However, many GPCRs, when activated or blocked by drugs, elicit both beneficial and adverse pharmacology. Recent work has Protein Tyrosine Kinase inhibitor demonstrated that in some cases, the salutary and deleterious signals linked to a specific GPCR can be selectively targeted by “”biased ligands”" that entrain subsets of a receptor’s normal pharmacology. This review briefly summarizes the advances and current state of the biased ligand field, focusing on an example: biased ligands targeting the angiotensin II type 1 receptor. These compounds exhibit unique pharmacology, distinct from classic agonists or antagonists, and one such molecule is now in clinical development for the treatment of acute heart failure.
(C) 2013 Elsevier Inc. All rights reserved.”

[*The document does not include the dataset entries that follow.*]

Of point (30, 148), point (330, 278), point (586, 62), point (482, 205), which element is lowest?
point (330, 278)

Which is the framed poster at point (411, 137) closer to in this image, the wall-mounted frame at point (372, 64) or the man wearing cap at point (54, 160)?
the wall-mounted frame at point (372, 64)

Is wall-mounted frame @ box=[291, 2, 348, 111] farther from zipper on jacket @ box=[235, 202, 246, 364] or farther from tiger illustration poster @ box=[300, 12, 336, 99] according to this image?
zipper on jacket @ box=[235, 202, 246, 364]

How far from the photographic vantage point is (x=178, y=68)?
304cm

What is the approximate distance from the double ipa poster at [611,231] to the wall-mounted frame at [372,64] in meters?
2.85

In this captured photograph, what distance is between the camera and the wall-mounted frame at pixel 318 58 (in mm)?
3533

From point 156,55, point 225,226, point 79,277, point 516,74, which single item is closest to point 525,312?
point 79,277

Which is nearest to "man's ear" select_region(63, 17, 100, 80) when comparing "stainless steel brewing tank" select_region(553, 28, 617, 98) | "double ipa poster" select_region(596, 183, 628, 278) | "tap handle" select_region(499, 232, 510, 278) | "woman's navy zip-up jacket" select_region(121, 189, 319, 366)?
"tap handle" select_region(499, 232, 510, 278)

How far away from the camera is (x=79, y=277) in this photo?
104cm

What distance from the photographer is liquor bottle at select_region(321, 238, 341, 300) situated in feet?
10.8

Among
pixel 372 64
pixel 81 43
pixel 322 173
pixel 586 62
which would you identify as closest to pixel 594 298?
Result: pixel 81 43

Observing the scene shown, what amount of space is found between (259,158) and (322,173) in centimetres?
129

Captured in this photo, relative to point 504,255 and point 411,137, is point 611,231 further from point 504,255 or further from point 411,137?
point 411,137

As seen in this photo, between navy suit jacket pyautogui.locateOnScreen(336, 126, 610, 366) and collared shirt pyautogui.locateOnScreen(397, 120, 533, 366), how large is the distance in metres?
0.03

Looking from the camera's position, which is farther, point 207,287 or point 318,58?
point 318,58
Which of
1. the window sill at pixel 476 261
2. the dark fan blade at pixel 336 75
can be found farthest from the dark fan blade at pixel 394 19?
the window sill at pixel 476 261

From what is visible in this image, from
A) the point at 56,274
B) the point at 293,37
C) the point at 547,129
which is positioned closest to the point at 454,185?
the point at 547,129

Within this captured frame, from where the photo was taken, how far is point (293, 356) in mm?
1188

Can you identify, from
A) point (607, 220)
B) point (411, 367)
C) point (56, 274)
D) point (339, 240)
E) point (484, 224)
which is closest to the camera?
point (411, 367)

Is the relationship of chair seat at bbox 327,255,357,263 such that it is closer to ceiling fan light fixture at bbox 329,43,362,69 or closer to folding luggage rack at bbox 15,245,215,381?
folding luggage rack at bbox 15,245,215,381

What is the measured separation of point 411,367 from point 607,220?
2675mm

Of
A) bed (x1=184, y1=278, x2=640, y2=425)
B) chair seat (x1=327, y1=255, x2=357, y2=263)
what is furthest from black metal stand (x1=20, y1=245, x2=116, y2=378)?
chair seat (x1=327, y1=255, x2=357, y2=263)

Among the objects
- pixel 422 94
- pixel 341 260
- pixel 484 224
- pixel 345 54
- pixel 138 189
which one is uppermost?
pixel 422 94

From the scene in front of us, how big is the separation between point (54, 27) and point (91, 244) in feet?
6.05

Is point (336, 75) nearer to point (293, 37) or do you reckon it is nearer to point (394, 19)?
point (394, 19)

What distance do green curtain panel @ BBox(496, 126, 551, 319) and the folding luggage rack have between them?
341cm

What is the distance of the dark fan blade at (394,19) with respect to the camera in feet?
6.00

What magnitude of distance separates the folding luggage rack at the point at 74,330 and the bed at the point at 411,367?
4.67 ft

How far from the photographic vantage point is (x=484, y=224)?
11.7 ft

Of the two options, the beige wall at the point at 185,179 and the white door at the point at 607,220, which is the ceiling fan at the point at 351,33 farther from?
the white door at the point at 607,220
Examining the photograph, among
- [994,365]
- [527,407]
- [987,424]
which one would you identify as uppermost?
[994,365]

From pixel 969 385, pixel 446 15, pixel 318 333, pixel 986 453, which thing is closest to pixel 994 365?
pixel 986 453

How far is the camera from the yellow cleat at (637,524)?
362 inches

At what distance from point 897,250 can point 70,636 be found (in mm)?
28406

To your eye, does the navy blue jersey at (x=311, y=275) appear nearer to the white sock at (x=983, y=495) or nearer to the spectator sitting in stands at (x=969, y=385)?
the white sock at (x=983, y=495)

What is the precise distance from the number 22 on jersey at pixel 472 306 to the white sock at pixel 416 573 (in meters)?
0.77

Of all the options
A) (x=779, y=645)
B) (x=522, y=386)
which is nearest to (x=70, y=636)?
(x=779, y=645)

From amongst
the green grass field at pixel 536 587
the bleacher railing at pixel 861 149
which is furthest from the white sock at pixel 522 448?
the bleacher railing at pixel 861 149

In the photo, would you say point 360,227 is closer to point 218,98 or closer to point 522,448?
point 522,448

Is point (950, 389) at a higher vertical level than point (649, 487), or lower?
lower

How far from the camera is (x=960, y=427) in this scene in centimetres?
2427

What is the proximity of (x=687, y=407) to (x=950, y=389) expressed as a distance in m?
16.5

“Spinal muscular atrophy (SMA), a fatal genetic motor disorder of infants, is caused by diminished full-length survival of motor neuron (SMN) protein levels. Normally involved in small nuclear ribonucleoprotein (snRNP) assembly and pre-mRNA splicing, recent studies suggest that SMN plays a critical role in regulating apoptosis. Interestingly, the anti-apoptotic Bcl-x isoform, Bcl-xL, is reduced in SMA. In a related finding, Sam68, an RNA-binding protein, was found to modulate splicing of SMN and Bcl-xL transcripts, PCI-32765 chemical structure promoting SMN Delta 7 and pro-apoptotic Bcl-xS transcripts. Here we demonstrate that Bcl-xL expression
increases SMN protein by similar to 2-fold in SH-SY5Y cells. Conversely, SMN expression increases Bcl-xL protein levels by similar to 6-fold in SH-SY5Y cells, and similar to 2.5-fold in the brains of transgenic mice over-expressing SMN (PrP-SMN). Moreover, Sam68 protein levels were markedly reduced following SMN and Bcl-xL expression in SH-SY5Y cells, suggesting a feedback mechanism co-regulating levels of both proteins. We also found that exogenous SMN expression increased full-length SMN transcripts, possibly by promoting exon 7 inclusion. Finally, co-expression
of SMN and Bcl-xL triclocarban produced an additive anti-apoptotic effect following PI3-kinase inhibition in SH-SY5Y cells. Our findings implicate Bcl-xL as another potential target in SMA therapeutics, and indicate that therapeutic increases in SMN may arise from modest increases in total SMN. (C) 2012 IBRO. Published by Elsevier Ltd. All rights reserved.”
“In order to investigate the unique contribution of individual wine grape (Vitis vinifera) berry tissues and water-deficit to wine quality traits, a survey of tissue-specific differences in protein and selected metabolites was conducted using pericarp (skin and pulp) and seeds of berries from vines grown under well-watered and water-deficit stress conditions. Of 1047 proteins surveyed from pericarp by 2-D PAGE, 90 identified proteins showed differential expression between the skin and pulp.